CITIC Global (06819) and Symplr Software LLC jointly announced in 2024...
According to Zhitong Finance App, CITIC Global (06819) and Symplr Software LLC jointly announced that on February 9, 2024, the company will take over its wholly-owned subsidiary IntelliCentrics Holding and intend to sell all of Inception Point Systems Ltd.'s issued share capital to Symplr Software LLC at a minimum purchase price of US$246.5 million. After delivery, IntelliCentrics Holding will no longer hold any shares in the target company or any other target group company.
The target company and its subsidiaries (that is, the target group) will constitute the subject matter of the sale. The target group operates in these regions. The contracting parties agreed that the remaining assets would be retained by one of the remaining group member companies. Therefore, before delivery and as a condition of delivery, IntelliCentrics Holding will induce Zengine (a target group company and current legal and beneficial owner of the remaining assets) to implement the transfer of intellectual property assets in accordance with the intellectual property transfer agreement.
The board of directors recommended that after any applicable conditions (including independent shareholders have approved the sale, special interim dividends and amendments to the articles of association at the special shareholders' meeting, and proposed delisting; and delivery has been implemented), it shall distribute an amount equal to the purchase price (including any purchase price adjustments) minus the general reserve amount as a special interim dividend. The minimum amount of the special interim dividend will be approximately US$220 million, or US$0.52 per share in cash (equivalent to approximately HK$4.07 per share); the maximum amount of the special interim dividend will be US$233.9 million, or $0.55 in cash per share (equivalent to approximately HK$4.30 per share).
After completing the special interim dividend distribution, the company will apply to the Stock Exchange to withdraw its share listing status in accordance with section 6.15 (2) of the listing rules.
The Board believes that due to the sale, the company will not have sufficient operating levels and assets of sufficient value to support its operation to ensure that its securities continue to be listed in accordance with section 13.24 (1) of the listing rules, and that the company should be listed on the Stock Exchange in accordance with applicable regulatory requirements. Therefore, after the proposed sale is completed, the company should voluntarily withdraw from listing on the Stock Exchange in accordance with section 6.15 (2) of the Listing Rules.

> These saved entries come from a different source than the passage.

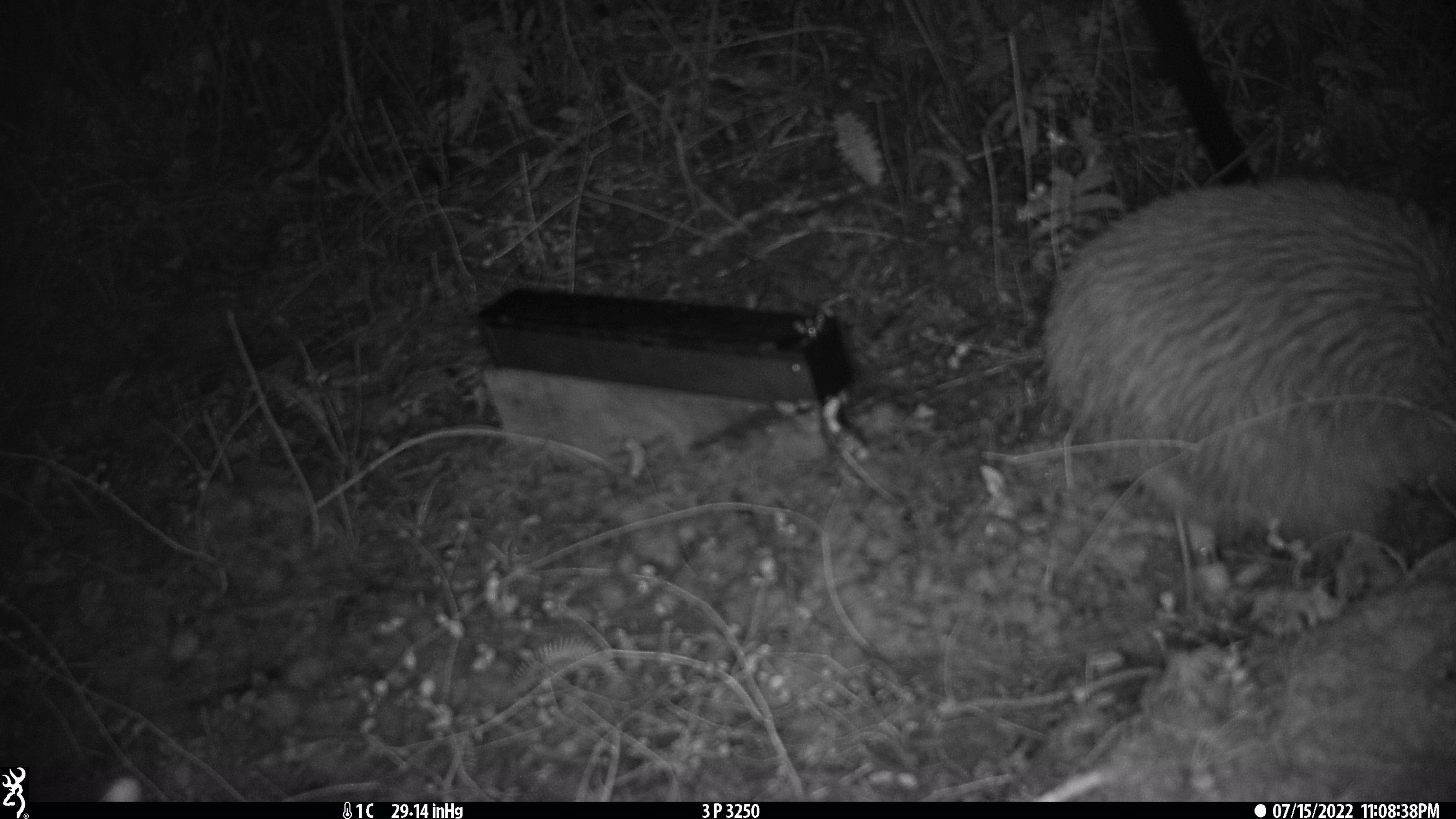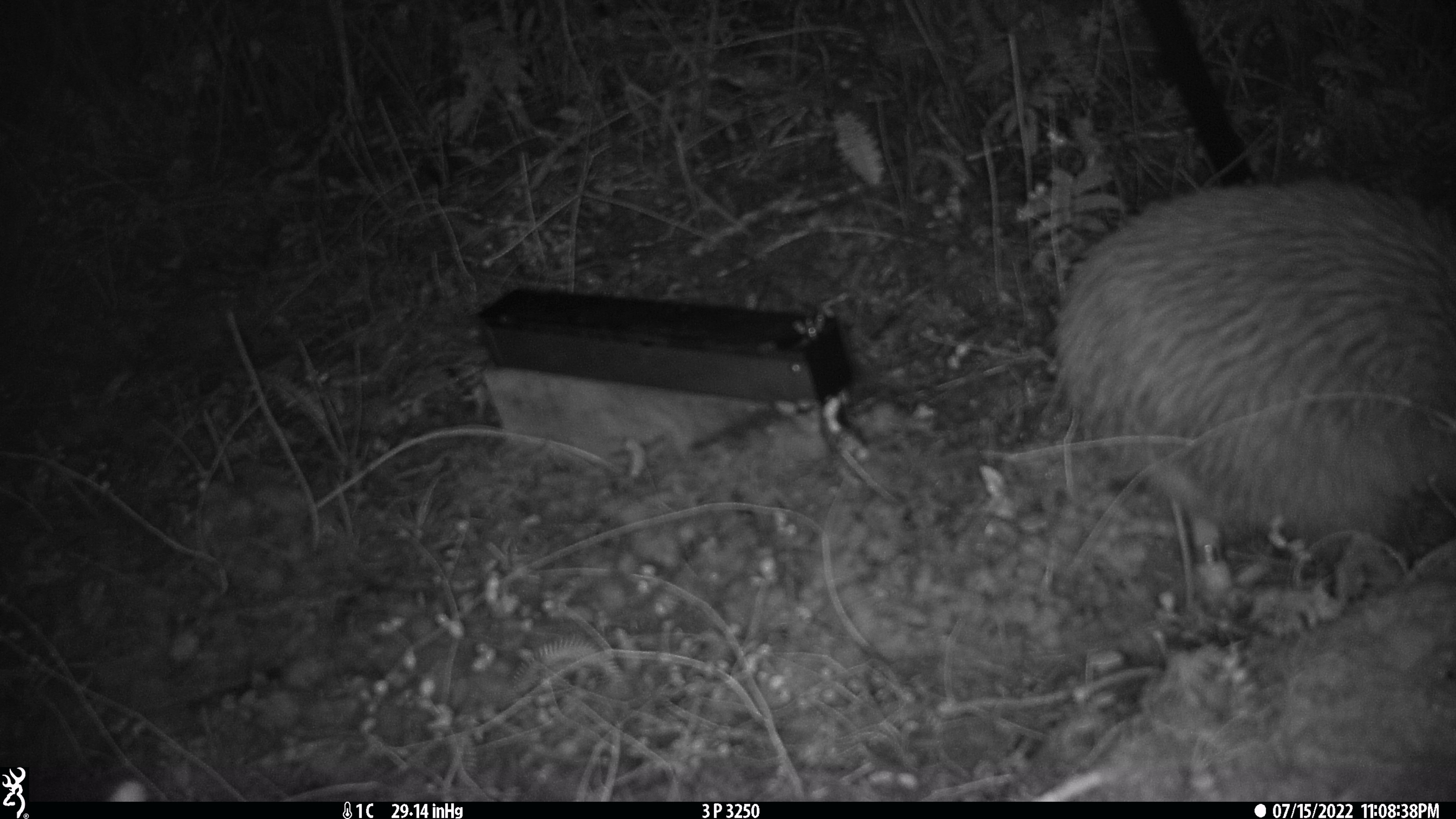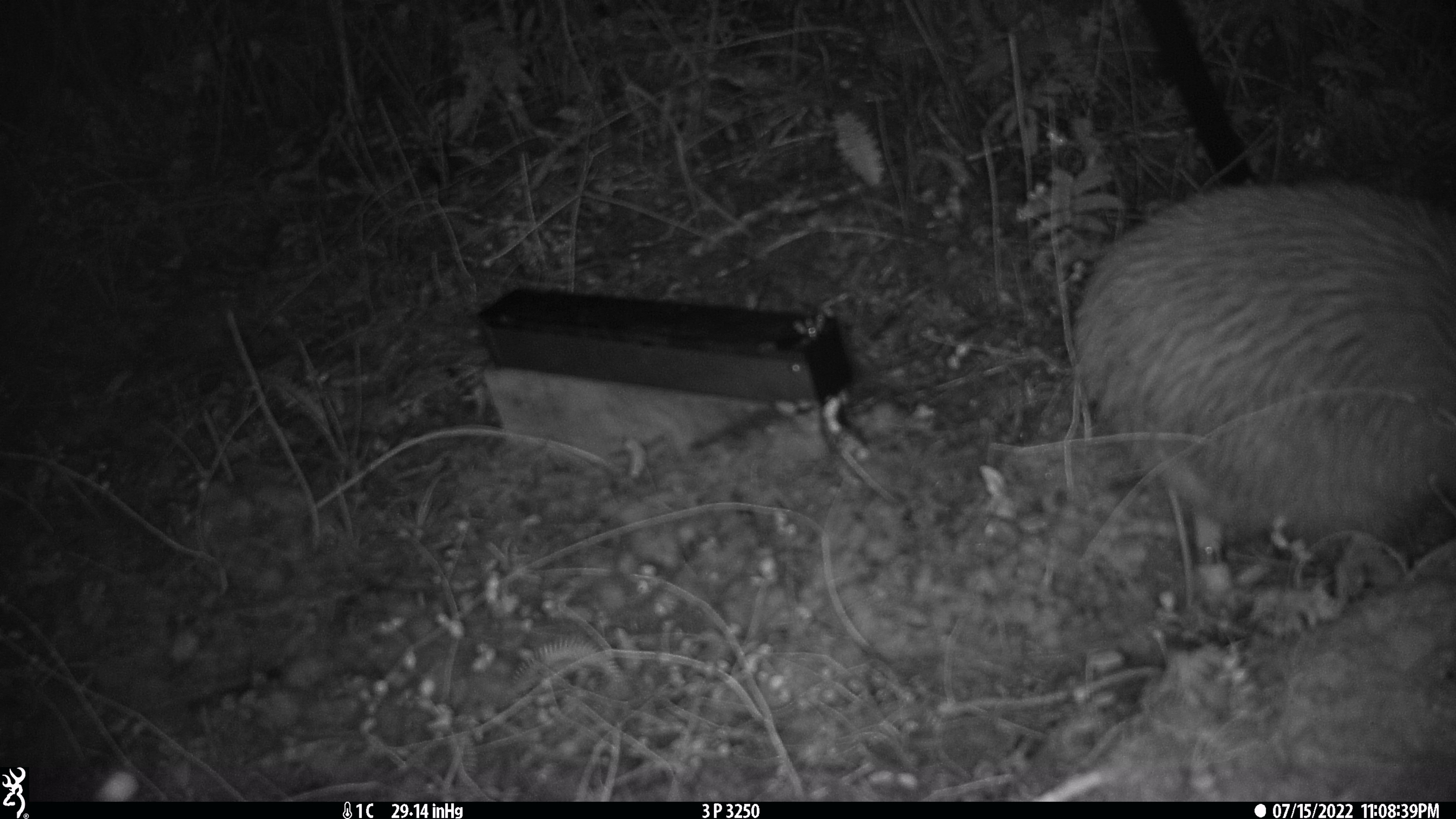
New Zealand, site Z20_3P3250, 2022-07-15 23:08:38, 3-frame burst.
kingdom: Animalia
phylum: Chordata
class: Aves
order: Apterygiformes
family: Apterygidae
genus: Apteryx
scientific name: Apteryx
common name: kiwi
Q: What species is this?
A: Kiwi (Apteryx).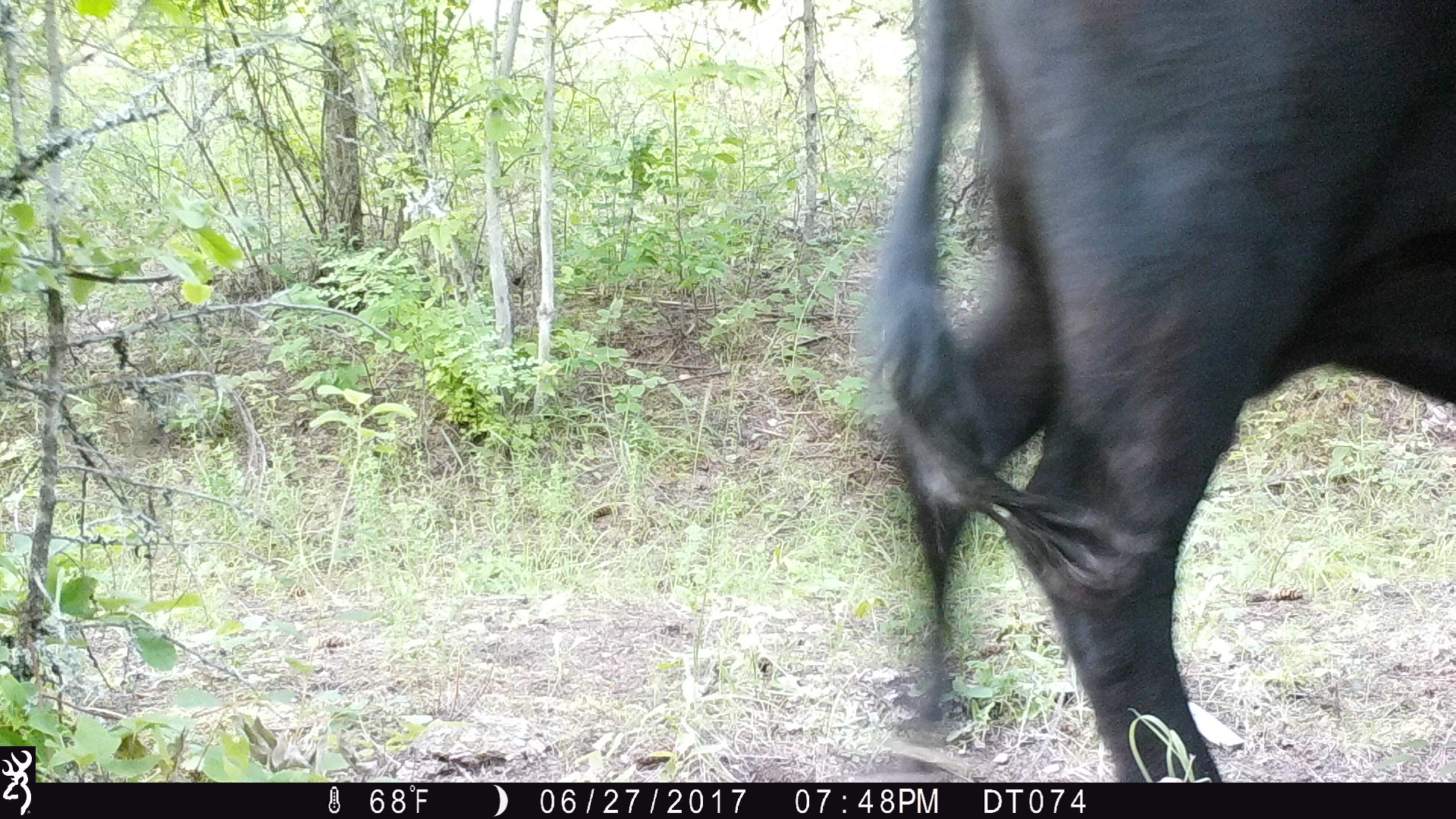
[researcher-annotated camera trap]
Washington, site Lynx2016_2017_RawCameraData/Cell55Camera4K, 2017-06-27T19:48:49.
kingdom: Animalia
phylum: Chordata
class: Mammalia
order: Artiodactyla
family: Bovidae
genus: Bos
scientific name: Bos taurus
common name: domestic cattle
Domestic cattle (Bos taurus). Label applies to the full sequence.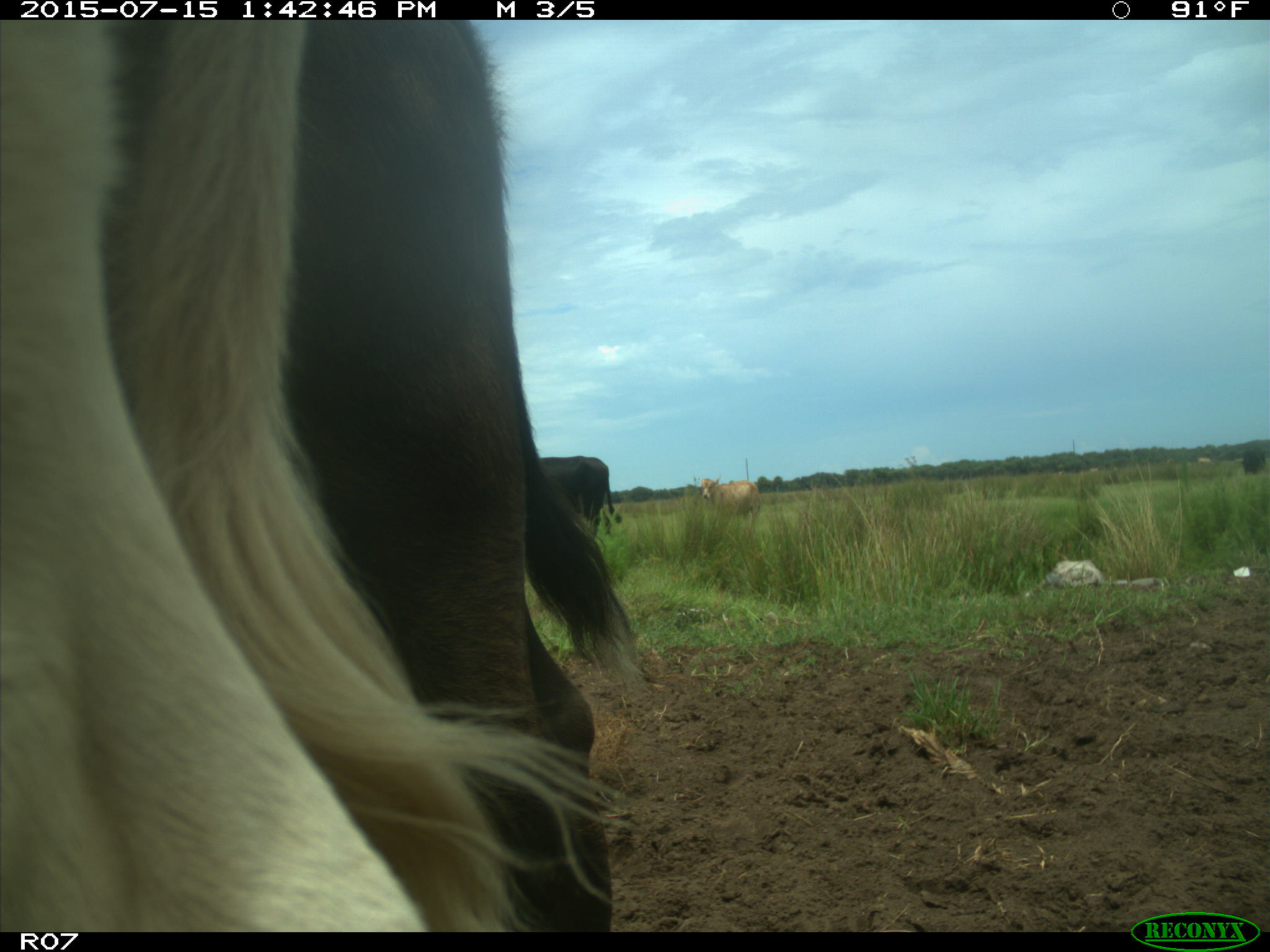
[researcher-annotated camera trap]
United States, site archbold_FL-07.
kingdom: Animalia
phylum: Chordata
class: Mammalia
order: Artiodactyla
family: Bovidae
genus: Bos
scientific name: Bos taurus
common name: domestic cow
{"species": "Bos taurus (domestic cow)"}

The directors will decide to voluntarily liquidate the company as soon as possible after full payment of the special interim dividend and full settlement of the net outstanding amount under bank loans and any other outstanding liabilities of the Group.
The company confirmed that the special interim dividend will be paid in full from the purchase price (including any purchase price adjustments). The Company's remaining cash reserves (excluding purchase price) of USD 11.72 million as at the date of this announcement will be used to repay bank loans after delivery. As of the date of this announcement, the total amount outstanding under bank loans (including any accrued interest) is approximately US$23.56 million. As of the settlement date, the total amount outstanding under bank loans (including accrued interest) will be approximately $23.88 million.
ING has been appointed as the buyer's financial advisor and is satisfied that the buyer has sufficient financial resources to fully pay the purchase price (including any purchase price adjustments) in accordance with the terms of the share purchase agreement.